15 people responded to the final question,
Do you have any other comments, questions, or concerns regarding this topic?
"This post greatly interested me because I live in the USA and here it has been illegal for children under the age of 12 to ride in the front seat for >10 years now. Airbags can kill children in the event of an accident. I'm really surprised that Scotland doesn't have similar laws or at least recommendations."
"my eldest (4) only travels in the front rarely when we have a friends child in the back and can't fit 3 seats in across the back"
"Do people still do this?"
"My child is 9 and a half, 5ft tall and weighs 48kg! He's a big lad! So occasionally he does sit in the front of the car."
"You should have asked child's age youngest is 8. Rarely let her sit in the front because I have an air bag."
"Does the seatbelt work ok in the front seat with a booster?"
"I regularly see children aged 4-10 with no car seat at all not even a booster.Local councils should enforce child safety and educate parents about legislation."
"Is it legal?"
"Is it legal? I just do it as a treat for my daughter- must get these answers!!"
"My children are 3 and 6 and have never sat up front. Would consider it when they are tall enough not to need a booster."
"Less distracting for me next to me than behind"
"Would never, have never"
"I don't do it because its a lot of effort to move the car seat and make sure it's secure. My son's uncle moves my son to the front when he has him so he can see him better"
"I think children should travel in the back so most of the time mine do!"
In summary this shows that there is confusion regarding the legality and safety of allowing our children to sit in the front of our cars while we are driving. The advice that airbags should be switched off if you are travelling with a child in the front seat is widely but not exclusively known, with some parents wrongly thinking that the airbags provide extra protection.
There is no clear consensus or legislation here in the UK, not on government pages nor on the road safety channel THINK! other than the advice that "children must normally use a child car seat until they’re 12 years old or 135cm tall and deactivate any front airbags before fitting a rear-facing baby seat in a front seat". Further afield, each state in America has a different opinion from no law at all to recommendation that all children under the age of 16 sit in the rear of the car. In New Zealand "A child under 15 years old may sit beside the driver only if they are restrained by a child restraint or safety belt (whichever is appropriate for their age and size). However, they are always safer in a back seat than in the front."

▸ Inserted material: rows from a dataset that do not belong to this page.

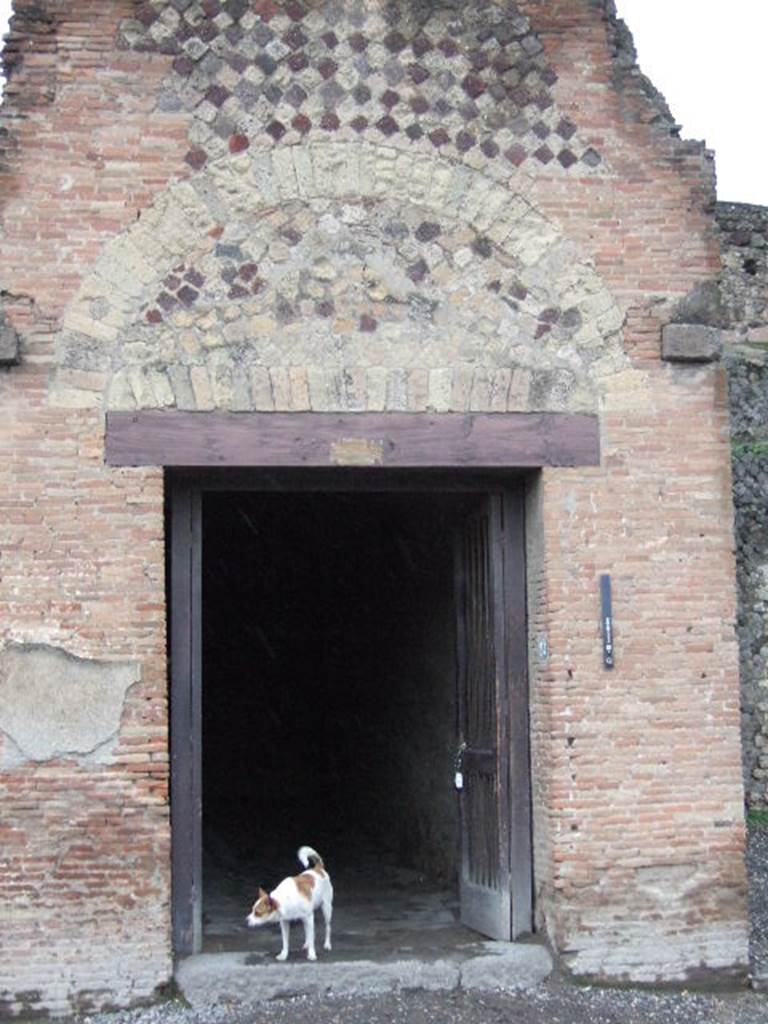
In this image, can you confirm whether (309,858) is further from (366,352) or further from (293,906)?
(366,352)

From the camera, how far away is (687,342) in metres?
8.54

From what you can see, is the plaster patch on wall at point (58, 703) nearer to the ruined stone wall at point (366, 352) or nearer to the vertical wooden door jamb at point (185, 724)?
the ruined stone wall at point (366, 352)

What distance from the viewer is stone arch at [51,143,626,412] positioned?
8164 mm

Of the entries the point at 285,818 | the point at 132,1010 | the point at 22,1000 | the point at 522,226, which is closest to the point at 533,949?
the point at 132,1010

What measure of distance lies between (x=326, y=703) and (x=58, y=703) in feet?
27.7

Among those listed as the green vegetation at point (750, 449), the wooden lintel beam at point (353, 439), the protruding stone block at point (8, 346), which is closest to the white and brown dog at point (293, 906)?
the wooden lintel beam at point (353, 439)

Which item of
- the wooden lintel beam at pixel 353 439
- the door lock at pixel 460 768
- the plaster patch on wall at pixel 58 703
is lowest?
the door lock at pixel 460 768

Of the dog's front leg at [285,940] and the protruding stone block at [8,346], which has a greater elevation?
the protruding stone block at [8,346]

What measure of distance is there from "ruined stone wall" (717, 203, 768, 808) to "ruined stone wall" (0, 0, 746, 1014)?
708cm

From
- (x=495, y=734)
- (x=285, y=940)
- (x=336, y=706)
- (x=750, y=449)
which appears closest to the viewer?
(x=285, y=940)

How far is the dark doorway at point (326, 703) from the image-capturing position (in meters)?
8.55

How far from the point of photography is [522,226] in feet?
28.0

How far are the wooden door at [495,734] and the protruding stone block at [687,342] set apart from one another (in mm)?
1304

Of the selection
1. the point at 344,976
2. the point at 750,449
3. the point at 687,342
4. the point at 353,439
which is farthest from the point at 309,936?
the point at 750,449
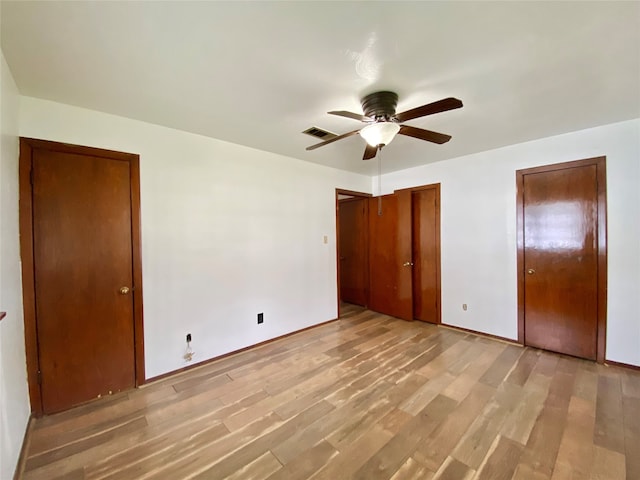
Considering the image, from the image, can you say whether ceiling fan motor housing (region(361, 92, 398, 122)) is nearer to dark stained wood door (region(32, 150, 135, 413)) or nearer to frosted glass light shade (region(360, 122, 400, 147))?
frosted glass light shade (region(360, 122, 400, 147))

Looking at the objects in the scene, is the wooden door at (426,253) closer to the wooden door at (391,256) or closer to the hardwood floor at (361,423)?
the wooden door at (391,256)

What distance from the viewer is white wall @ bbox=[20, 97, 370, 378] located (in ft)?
7.97

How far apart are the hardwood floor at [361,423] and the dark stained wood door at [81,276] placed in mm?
262

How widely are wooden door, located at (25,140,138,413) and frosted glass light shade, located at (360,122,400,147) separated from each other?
214 centimetres

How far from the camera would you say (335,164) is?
13.0 feet

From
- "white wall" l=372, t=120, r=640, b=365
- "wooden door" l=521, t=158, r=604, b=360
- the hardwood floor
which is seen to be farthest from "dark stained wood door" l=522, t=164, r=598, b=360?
the hardwood floor

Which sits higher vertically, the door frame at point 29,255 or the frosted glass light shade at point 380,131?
the frosted glass light shade at point 380,131

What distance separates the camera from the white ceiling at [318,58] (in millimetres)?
1279

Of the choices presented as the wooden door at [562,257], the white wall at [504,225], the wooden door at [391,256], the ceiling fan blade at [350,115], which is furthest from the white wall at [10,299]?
the wooden door at [562,257]

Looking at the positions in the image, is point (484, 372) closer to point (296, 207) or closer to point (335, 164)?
point (296, 207)

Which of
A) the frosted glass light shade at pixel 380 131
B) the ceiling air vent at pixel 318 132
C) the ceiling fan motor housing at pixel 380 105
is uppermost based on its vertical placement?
the ceiling air vent at pixel 318 132

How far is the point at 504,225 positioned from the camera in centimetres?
334

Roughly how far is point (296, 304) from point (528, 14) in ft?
Answer: 11.1

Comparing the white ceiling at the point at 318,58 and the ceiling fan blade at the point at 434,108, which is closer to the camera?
the white ceiling at the point at 318,58
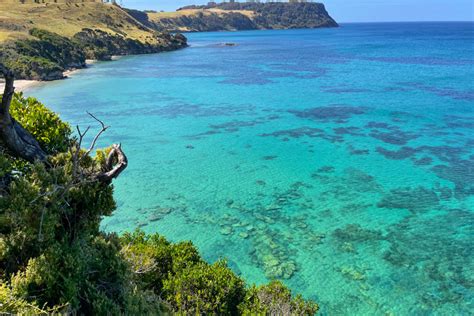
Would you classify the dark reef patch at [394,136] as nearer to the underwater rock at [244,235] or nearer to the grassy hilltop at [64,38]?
the underwater rock at [244,235]

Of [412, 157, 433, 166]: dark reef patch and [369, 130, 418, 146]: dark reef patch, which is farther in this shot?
[369, 130, 418, 146]: dark reef patch

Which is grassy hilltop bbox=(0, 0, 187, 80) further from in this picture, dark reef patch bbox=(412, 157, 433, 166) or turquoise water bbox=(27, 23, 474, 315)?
dark reef patch bbox=(412, 157, 433, 166)

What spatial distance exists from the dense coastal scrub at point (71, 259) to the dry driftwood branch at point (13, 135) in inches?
17.0

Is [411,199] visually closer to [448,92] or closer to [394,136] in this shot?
[394,136]

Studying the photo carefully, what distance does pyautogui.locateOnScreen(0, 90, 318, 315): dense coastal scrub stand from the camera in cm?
991

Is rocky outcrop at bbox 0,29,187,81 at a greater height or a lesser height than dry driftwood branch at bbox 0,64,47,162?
greater

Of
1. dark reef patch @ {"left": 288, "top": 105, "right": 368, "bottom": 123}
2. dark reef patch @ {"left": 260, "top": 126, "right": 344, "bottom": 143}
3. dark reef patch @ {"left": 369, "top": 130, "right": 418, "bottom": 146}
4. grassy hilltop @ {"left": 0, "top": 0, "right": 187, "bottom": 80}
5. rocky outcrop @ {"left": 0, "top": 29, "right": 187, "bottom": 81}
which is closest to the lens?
dark reef patch @ {"left": 369, "top": 130, "right": 418, "bottom": 146}

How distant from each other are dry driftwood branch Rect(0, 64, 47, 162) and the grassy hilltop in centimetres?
7757

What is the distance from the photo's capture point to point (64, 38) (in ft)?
382

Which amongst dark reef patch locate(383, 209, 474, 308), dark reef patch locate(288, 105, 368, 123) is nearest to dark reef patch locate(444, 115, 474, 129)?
dark reef patch locate(288, 105, 368, 123)

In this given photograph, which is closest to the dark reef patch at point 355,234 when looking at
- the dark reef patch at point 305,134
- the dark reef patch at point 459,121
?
the dark reef patch at point 305,134

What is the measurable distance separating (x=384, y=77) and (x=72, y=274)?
3507 inches

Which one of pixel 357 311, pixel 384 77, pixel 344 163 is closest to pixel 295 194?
pixel 344 163

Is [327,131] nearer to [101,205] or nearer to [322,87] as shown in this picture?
[322,87]
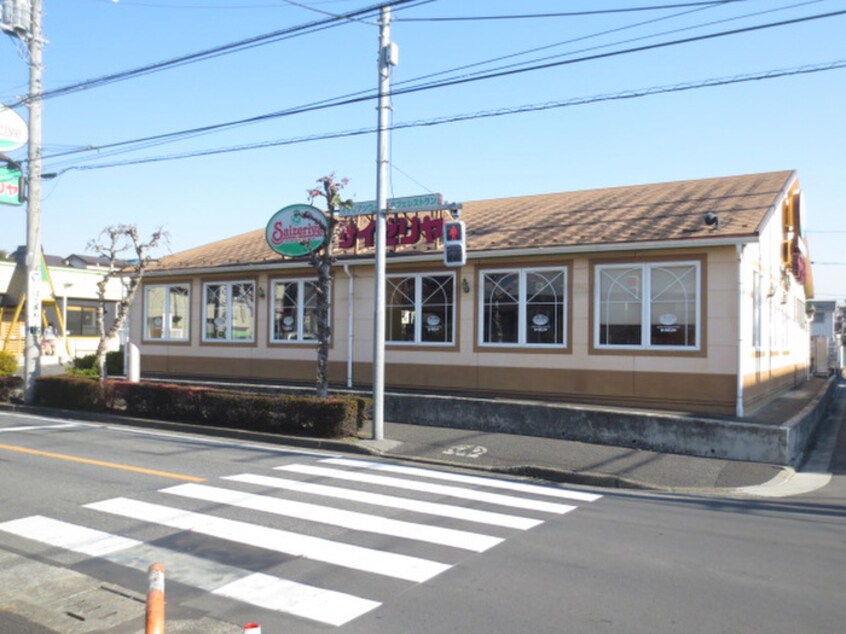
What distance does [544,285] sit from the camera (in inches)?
656

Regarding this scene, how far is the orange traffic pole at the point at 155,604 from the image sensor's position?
3.54 meters

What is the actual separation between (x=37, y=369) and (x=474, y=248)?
40.0 ft

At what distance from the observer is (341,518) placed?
321 inches

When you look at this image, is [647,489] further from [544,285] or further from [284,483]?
[544,285]

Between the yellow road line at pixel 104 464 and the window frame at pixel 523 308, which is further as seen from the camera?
the window frame at pixel 523 308

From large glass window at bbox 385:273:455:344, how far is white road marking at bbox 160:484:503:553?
9.27 m

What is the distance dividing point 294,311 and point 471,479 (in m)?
11.0

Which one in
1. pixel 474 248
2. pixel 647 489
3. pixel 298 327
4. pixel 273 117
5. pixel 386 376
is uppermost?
pixel 273 117

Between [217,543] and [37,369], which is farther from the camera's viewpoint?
[37,369]

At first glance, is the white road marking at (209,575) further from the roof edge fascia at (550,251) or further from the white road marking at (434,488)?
the roof edge fascia at (550,251)

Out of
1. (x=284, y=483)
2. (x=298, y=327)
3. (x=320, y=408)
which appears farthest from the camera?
(x=298, y=327)

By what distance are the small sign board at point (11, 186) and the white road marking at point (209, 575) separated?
14.4m

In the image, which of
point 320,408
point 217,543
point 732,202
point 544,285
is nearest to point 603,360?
point 544,285

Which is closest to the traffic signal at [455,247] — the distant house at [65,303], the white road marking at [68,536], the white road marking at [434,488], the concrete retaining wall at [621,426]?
the concrete retaining wall at [621,426]
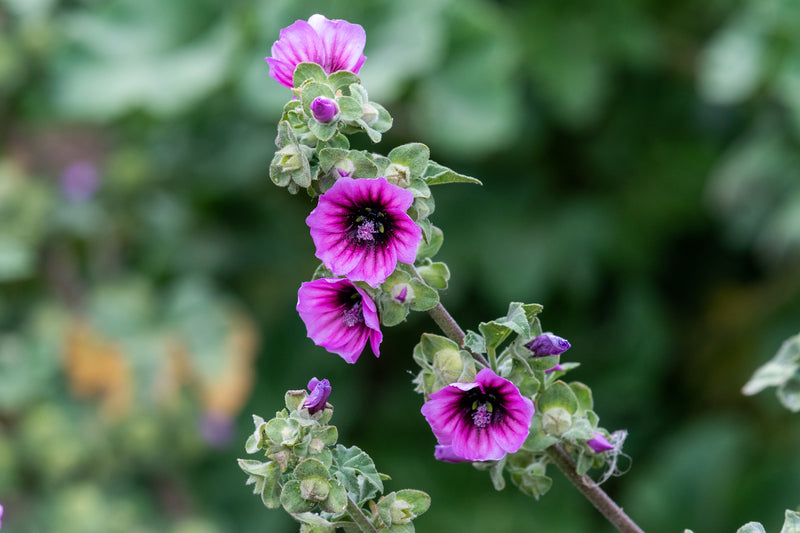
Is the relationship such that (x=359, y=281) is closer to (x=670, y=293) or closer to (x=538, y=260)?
(x=538, y=260)

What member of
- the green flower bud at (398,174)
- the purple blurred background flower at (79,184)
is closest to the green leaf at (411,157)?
the green flower bud at (398,174)

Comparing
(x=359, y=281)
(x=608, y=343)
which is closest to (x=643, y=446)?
(x=608, y=343)

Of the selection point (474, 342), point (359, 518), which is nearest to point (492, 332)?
point (474, 342)

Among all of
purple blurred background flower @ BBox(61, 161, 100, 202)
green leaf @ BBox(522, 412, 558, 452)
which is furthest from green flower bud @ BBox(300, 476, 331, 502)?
purple blurred background flower @ BBox(61, 161, 100, 202)

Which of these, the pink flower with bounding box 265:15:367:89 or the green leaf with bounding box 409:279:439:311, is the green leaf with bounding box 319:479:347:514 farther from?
the pink flower with bounding box 265:15:367:89

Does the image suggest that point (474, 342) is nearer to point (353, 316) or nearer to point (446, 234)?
point (353, 316)

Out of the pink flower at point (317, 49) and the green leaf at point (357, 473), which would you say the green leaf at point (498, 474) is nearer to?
the green leaf at point (357, 473)

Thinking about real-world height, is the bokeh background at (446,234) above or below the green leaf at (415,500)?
above
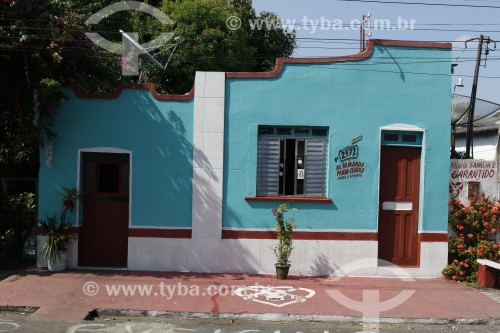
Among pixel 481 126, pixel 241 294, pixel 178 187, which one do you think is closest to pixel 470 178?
pixel 241 294

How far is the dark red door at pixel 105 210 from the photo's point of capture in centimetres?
1053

So, what does the man from Car Seat Safety Expert from BRITAX have to say?
“Yes, it is legal to carry a child on the front passenger seat in the UK in a child seat appropriate for its weight and size. In the case of a rear facing child seat, this MUST NOT be done if an active passenger airbag is present. In the case of a forward facing child seat for an older child, you should always refer to the vehicle manual for advice on the position of the front seat and the airbag status.
In general terms, as more accidents tend to happen at the front of the car it is wise to carry children in the rear of the vehicle and away from the most likely impact zones.”
To conclude, on drawing this wee bit of research to a close, I have three "asks":
- I ask that the powers that be consider the question "Is it safe for a child under the age of 12 to sit in the front of the car or should all under 12s sit in the rear when travelling?"
- I ask that the Police consider a campaign highlighting the safety issues surrounding us allowing our children to sit upfront.
- I ask that Car Seat Manufacturers consider including a leaflet on Car Seat Law with each new car seat, explaining what must be done in the event of a child sitting in the front of the car.
For the moment, my advice is this: if you are in any doubt, keep your children in the rear of the car; they are so very precious and are safer there.
I should add that I was not asked by BRITAX to do this research or to write this post. It is not a sponsored post; it has been fuelled by my genuine interest in the safety of our children. I am just lucky that I was able to ask the right person at BRITAX the question.